A brief stab at something resembling a plot comes by way of Orthwaite Frodo (Roy Brocksmith), a visitor to the space diner, and the sole memorable character mostly because his name is Orthwaite Frodo. Frodo becomes so enamored by the apple pie the diner serves that he offers to buy the whole business from Ben. Ben, a humble salt of the earth type who, despite the 22nd century setting, talks like a character in a 1950s Western, politely refuses. Unable to take no for answer, Frodo calls for his personal hitman, Wilson, because what else would you name an intergalactic hitman? Wilson tries to assassinate Ben with some sort of floating crystal grenade thing, which Ben deflects with a good old-fashioned, thoroughly 19th century rifle. The episode ends with the aspiring lounge singer serenading the whole diner with “As Time Goes By” (still a standard more than 200 years from now, evidently) while Ben makes goo-goo eyes at her.
Meanwhile, a canned laugh track is liberally sprinkled over the whole unappealing mess like Bac-Os on a wilted pile of iceberg lettuce.
In giving this some additional thought, despite Arthur Kopit’s propensity for deliberate weirdness (seriously, read Oh Dad, Poor Dad, one of the characters is a laughing piranha), I don’t think anyone involved in the making of Starstruck set out to make it purposely unintelligible. Rather, it reads more as if Kopit wrote scripts for several episodes, which were then run through a shredder and random strips and scraps pasted together as a whole new script. It’s a clip episode for a series that hadn’t aired yet, with far more time devoted to random reaction shots from random characters than developing any of those same characters, so it’s not difficult to see why TV audiences didn’t demand more where that came from.
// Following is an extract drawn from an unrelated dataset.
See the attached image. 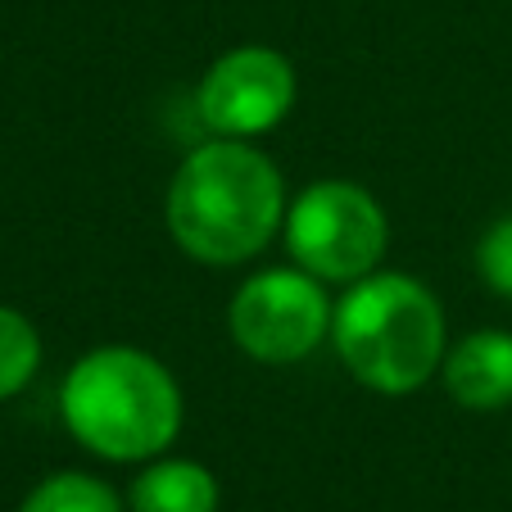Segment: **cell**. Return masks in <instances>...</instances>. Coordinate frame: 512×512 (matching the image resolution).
Instances as JSON below:
<instances>
[{"mask_svg": "<svg viewBox=\"0 0 512 512\" xmlns=\"http://www.w3.org/2000/svg\"><path fill=\"white\" fill-rule=\"evenodd\" d=\"M218 476L195 458H159L132 481V512H218Z\"/></svg>", "mask_w": 512, "mask_h": 512, "instance_id": "obj_8", "label": "cell"}, {"mask_svg": "<svg viewBox=\"0 0 512 512\" xmlns=\"http://www.w3.org/2000/svg\"><path fill=\"white\" fill-rule=\"evenodd\" d=\"M59 417L82 449L109 463L159 458L182 431V386L155 354L100 345L73 363L59 386Z\"/></svg>", "mask_w": 512, "mask_h": 512, "instance_id": "obj_2", "label": "cell"}, {"mask_svg": "<svg viewBox=\"0 0 512 512\" xmlns=\"http://www.w3.org/2000/svg\"><path fill=\"white\" fill-rule=\"evenodd\" d=\"M286 182L250 141L213 136L182 159L168 182V236L209 268L254 259L286 223Z\"/></svg>", "mask_w": 512, "mask_h": 512, "instance_id": "obj_1", "label": "cell"}, {"mask_svg": "<svg viewBox=\"0 0 512 512\" xmlns=\"http://www.w3.org/2000/svg\"><path fill=\"white\" fill-rule=\"evenodd\" d=\"M476 272H481V281L494 295L512 300V213L490 223L485 236L476 241Z\"/></svg>", "mask_w": 512, "mask_h": 512, "instance_id": "obj_11", "label": "cell"}, {"mask_svg": "<svg viewBox=\"0 0 512 512\" xmlns=\"http://www.w3.org/2000/svg\"><path fill=\"white\" fill-rule=\"evenodd\" d=\"M41 368V336L19 309L0 304V399L28 390Z\"/></svg>", "mask_w": 512, "mask_h": 512, "instance_id": "obj_10", "label": "cell"}, {"mask_svg": "<svg viewBox=\"0 0 512 512\" xmlns=\"http://www.w3.org/2000/svg\"><path fill=\"white\" fill-rule=\"evenodd\" d=\"M445 309L408 272H368L349 281L331 309V349L358 386L413 395L445 368Z\"/></svg>", "mask_w": 512, "mask_h": 512, "instance_id": "obj_3", "label": "cell"}, {"mask_svg": "<svg viewBox=\"0 0 512 512\" xmlns=\"http://www.w3.org/2000/svg\"><path fill=\"white\" fill-rule=\"evenodd\" d=\"M19 512H123V499L91 472H55L32 485Z\"/></svg>", "mask_w": 512, "mask_h": 512, "instance_id": "obj_9", "label": "cell"}, {"mask_svg": "<svg viewBox=\"0 0 512 512\" xmlns=\"http://www.w3.org/2000/svg\"><path fill=\"white\" fill-rule=\"evenodd\" d=\"M281 236H286L295 268L313 272L318 281L349 286V281L377 272V263L386 259L390 223L368 186L331 177V182L304 186L290 200Z\"/></svg>", "mask_w": 512, "mask_h": 512, "instance_id": "obj_4", "label": "cell"}, {"mask_svg": "<svg viewBox=\"0 0 512 512\" xmlns=\"http://www.w3.org/2000/svg\"><path fill=\"white\" fill-rule=\"evenodd\" d=\"M295 109V64L272 46H236L204 68L195 114L213 136L254 141Z\"/></svg>", "mask_w": 512, "mask_h": 512, "instance_id": "obj_6", "label": "cell"}, {"mask_svg": "<svg viewBox=\"0 0 512 512\" xmlns=\"http://www.w3.org/2000/svg\"><path fill=\"white\" fill-rule=\"evenodd\" d=\"M445 390L472 413H499L512 404V336L508 331H472L445 354Z\"/></svg>", "mask_w": 512, "mask_h": 512, "instance_id": "obj_7", "label": "cell"}, {"mask_svg": "<svg viewBox=\"0 0 512 512\" xmlns=\"http://www.w3.org/2000/svg\"><path fill=\"white\" fill-rule=\"evenodd\" d=\"M331 309L327 290L304 268H263L232 295L227 327L241 354L268 368L304 363L322 340H331Z\"/></svg>", "mask_w": 512, "mask_h": 512, "instance_id": "obj_5", "label": "cell"}]
</instances>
As with the previously reviewed The Nerd, what is puzzling is how many people must have looked at the final product (which, let me reiterate, just abruptly ends with a musical performance) and said “Yep, this is good. Not a thing needs to be changed. Take it to the head honchos, this is going to get a three season order.” Mind you, I don’t know that that’s exactly what was said, but I always assume that conversations between people in the entertainment industry often involve the phrase “head honchos.” Beyond that, at least one head honcho had to have viewed this and thought it was ready to be aired in a Saturday night time slot. Granted, it aired in June, which for network TV is like putting out a plate of nachos after your Super Bowl party is over, but the fact that Starstruck was aired at all is still remarkable. But, then again, my lack of understanding of these things might be why I only write about the entertainment industry, rather than work in it.